**JOBS**:
(A) Transcribe the full patch message about shrinking the clip.cpp injection.
(B) Restate word for word the records from their first line through the line containing "68H115V78H112L115 92L135 115H142V51H129V48L115", including both of those lines.

**TEXT SHOWN**:

↓

From 021389f7bbbcba28f34ed8f950f25ae2bdd03517 Mon Sep 17 00:00:00 2001
From: jmorganca <jmorganca@gmail.com>
Date: Sun, 19 Apr 2026 10:50:34 -0700
Subject: [PATCH] llama/compat: shrink clip.cpp injection from 18 lines to 1
MIME-Version: 1.0
Content-Type: text/plain; charset=UTF-8
Content-Transfer-Encoding: 8bit

The clip.cpp tensor-read loop was the fattest hook in the patch — it
duplicated the host-vs-device buffer dispatch around a call into the
compat layer. Move that dispatch into our code (maybe_load_tensor),
so the upstream patch is a single conditional call.

Net: upstream patch drops from 48 lines across 6 files to 34 lines.
Every remaining edit is either a 1-line include, a 1-line function call,
or the gguf_rename_tensor shim (which accesses gguf_context internals
and has to live in gguf.cpp).

Verified end-to-end: text + vision both still correct after rebuild.
---
 llama/compat/llama-ollama-compat.cpp | 45 +++++++++++++++-------------
 llama/compat/llama-ollama-compat.h   | 18 ++++++-----
 llama/compat/upstream-edits.patch    | 25 ++--------------
 3 files changed, 38 insertions(+), 50 deletions(-)
diff --git a/llama/compat/llama-ollama-compat.cpp b/llama/compat/llama-ollama-compat.cpp
index 83994d14f..311299ed4 100644
--- a/llama/compat/llama-ollama-compat.cpp
+++ b/llama/compat/llama-ollama-compat.cpp
@@ -393,50 +393,53 @@ void translate_clip_metadata(gguf_context * meta, ggml_context * ctx) {
     }
 }
 
-bool supply_promoted_tensor_data(const ggml_tensor * cur,
-                                 const char * source_file,
-                                 size_t file_offset,
-                                 std::vector<uint8_t> & out) {
+bool maybe_load_tensor(ggml_tensor * cur,
+                       const char * source_file,
+                       size_t file_offset,
+                       ggml_backend_buffer_type_t buft) {
+    // Check registry: is this tensor marked for F16→F32 promotion?

↑

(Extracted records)
↓

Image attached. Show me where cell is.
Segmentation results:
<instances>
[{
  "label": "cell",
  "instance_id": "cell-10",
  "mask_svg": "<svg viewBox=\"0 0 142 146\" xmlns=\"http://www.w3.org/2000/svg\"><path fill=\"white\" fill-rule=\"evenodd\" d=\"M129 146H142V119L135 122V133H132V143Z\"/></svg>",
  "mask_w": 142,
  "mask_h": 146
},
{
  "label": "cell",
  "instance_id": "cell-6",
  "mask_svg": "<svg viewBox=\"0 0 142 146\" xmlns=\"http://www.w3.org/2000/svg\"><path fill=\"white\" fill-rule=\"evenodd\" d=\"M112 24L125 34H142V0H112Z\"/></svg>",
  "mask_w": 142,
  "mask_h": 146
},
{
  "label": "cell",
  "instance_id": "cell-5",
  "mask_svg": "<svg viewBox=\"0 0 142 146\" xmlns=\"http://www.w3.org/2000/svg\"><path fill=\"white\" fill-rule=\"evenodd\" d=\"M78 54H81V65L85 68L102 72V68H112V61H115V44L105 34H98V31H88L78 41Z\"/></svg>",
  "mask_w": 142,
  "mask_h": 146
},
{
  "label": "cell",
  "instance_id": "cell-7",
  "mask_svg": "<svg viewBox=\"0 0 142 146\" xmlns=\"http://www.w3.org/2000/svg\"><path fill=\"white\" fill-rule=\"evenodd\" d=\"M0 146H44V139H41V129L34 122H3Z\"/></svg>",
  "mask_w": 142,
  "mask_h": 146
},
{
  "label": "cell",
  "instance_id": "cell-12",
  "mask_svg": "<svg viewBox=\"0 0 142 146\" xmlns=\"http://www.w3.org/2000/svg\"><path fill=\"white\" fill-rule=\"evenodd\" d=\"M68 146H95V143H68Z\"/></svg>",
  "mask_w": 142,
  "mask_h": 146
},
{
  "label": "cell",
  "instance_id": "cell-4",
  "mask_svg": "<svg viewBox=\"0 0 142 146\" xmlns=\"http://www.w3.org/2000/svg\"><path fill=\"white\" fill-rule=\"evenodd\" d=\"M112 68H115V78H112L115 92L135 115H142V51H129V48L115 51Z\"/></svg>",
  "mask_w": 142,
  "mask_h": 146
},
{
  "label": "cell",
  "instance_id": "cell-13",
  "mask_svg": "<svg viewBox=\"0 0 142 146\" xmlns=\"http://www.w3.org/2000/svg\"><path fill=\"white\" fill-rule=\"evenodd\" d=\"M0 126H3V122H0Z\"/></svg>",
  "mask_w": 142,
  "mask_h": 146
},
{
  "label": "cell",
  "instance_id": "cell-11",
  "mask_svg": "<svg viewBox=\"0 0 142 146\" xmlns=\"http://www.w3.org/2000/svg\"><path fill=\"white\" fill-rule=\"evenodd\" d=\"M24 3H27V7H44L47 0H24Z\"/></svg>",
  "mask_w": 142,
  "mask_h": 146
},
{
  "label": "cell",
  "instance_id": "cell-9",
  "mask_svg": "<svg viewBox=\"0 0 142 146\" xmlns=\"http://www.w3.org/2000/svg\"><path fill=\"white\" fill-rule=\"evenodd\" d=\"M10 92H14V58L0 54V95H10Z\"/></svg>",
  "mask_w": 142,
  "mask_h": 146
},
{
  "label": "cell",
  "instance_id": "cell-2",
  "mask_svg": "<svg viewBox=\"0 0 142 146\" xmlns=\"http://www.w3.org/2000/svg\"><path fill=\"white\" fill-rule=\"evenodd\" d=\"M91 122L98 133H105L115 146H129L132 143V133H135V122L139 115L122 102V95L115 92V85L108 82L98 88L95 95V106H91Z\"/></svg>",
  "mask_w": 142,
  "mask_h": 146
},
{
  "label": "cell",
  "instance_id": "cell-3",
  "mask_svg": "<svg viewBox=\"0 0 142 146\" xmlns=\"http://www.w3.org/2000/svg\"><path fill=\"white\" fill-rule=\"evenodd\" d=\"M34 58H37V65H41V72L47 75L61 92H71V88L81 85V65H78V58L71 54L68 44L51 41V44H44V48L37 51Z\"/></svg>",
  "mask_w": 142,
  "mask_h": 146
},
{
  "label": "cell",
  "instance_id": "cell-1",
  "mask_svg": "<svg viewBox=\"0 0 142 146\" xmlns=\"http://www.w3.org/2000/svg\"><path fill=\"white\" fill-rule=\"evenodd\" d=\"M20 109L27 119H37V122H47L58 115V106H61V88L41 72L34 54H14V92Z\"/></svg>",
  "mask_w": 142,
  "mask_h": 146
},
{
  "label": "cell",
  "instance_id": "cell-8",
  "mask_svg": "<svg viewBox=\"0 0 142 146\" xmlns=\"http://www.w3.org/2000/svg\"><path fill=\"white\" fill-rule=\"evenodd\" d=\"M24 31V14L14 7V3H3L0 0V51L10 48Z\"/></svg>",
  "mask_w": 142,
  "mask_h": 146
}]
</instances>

↑

**ANSWERS FOR THE EXERCISE**:
(A)
From 021389f7bbbcba28f34ed8f950f25ae2bdd03517 Mon Sep 17 00:00:00 2001
From: jmorganca <jmorganca@gmail.com>
Date: Sun, 19 Apr 2026 10:50:34 -0700
Subject: [PATCH] llama/compat: shrink clip.cpp injection from 18 lines to 1
MIME-Version: 1.0
Content-Type: text/plain; charset=UTF-8
Content-Transfer-Encoding: 8bit

The clip.cpp tensor-read loop was the fattest hook in the patch — it
duplicated the host-vs-device buffer dispatch around a call into the
compat layer. Move that dispatch into our code (maybe_load_tensor),
so the upstream patch is a single conditional call.

Net: upstream patch drops from 48 lines across 6 files to 34 lines.
Every remaining edit is either a 1-line include, a 1-line function call,
or the gguf_rename_tensor shim (which accesses gguf_context internals
and has to live in gguf.cpp).

Verified end-to-end: text + vision both still correct after rebuild.
---
 llama/compat/llama-ollama-compat.cpp | 45 +++++++++++++++-------------
 llama/compat/llama-ollama-compat.h   | 18 ++++++-----
 llama/compat/upstream-edits.patch    | 25 ++--------------
 3 files changed, 38 insertions(+), 50 deletions(-)
diff --git a/llama/compat/llama-ollama-compat.cpp b/llama/compat/llama-ollama-compat.cpp
index 83994d14f..311299ed4 100644
--- a/llama/compat/llama-ollama-compat.cpp
+++ b/llama/compat/llama-ollama-compat.cpp
@@ -393,50 +393,53 @@ void translate_clip_metadata(gguf_context * meta, ggml_context * ctx) {
     }
 }
 
-bool supply_promoted_tensor_data(const ggml_tensor * cur,
-                                 const char * source_file,
-                                 size_t file_offset,
-                                 std::vector<uint8_t> & out) {
+bool maybe_load_tensor(ggml_tensor * cur,
+                       const char * source_file,
+                       size_t file_offset,
+                       ggml_backend_buffer_type_t buft) {
+    // Check registry: is this tensor marked for F16→F32 promotion?

(B)
Image attached. Show me where cell is.
Segmentation results:
<instances>
[{
  "label": "cell",
  "instance_id": "cell-10",
  "mask_svg": "<svg viewBox=\"0 0 142 146\" xmlns=\"http://www.w3.org/2000/svg\"><path fill=\"white\" fill-rule=\"evenodd\" d=\"M129 146H142V119L135 122V133H132V143Z\"/></svg>",
  "mask_w": 142,
  "mask_h": 146
},
{
  "label": "cell",
  "instance_id": "cell-6",
  "mask_svg": "<svg viewBox=\"0 0 142 146\" xmlns=\"http://www.w3.org/2000/svg\"><path fill=\"white\" fill-rule=\"evenodd\" d=\"M112 24L125 34H142V0H112Z\"/></svg>",
  "mask_w": 142,
  "mask_h": 146
},
{
  "label": "cell",
  "instance_id": "cell-5",
  "mask_svg": "<svg viewBox=\"0 0 142 146\" xmlns=\"http://www.w3.org/2000/svg\"><path fill=\"white\" fill-rule=\"evenodd\" d=\"M78 54H81V65L85 68L102 72V68H112V61H115V44L105 34H98V31H88L78 41Z\"/></svg>",
  "mask_w": 142,
  "mask_h": 146
},
{
  "label": "cell",
  "instance_id": "cell-7",
  "mask_svg": "<svg viewBox=\"0 0 142 146\" xmlns=\"http://www.w3.org/2000/svg\"><path fill=\"white\" fill-rule=\"evenodd\" d=\"M0 146H44V139H41V129L34 122H3Z\"/></svg>",
  "mask_w": 142,
  "mask_h": 146
},
{
  "label": "cell",
  "instance_id": "cell-12",
  "mask_svg": "<svg viewBox=\"0 0 142 146\" xmlns=\"http://www.w3.org/2000/svg\"><path fill=\"white\" fill-rule=\"evenodd\" d=\"M68 146H95V143H68Z\"/></svg>",
  "mask_w": 142,
  "mask_h": 146
},
{
  "label": "cell",
  "instance_id": "cell-4",
  "mask_svg": "<svg viewBox=\"0 0 142 146\" xmlns=\"http://www.w3.org/2000/svg\"><path fill=\"white\" fill-rule=\"evenodd\" d=\"M112 68H115V78H112L115 92L135 115H142V51H129V48L115 51Z\"/></svg>",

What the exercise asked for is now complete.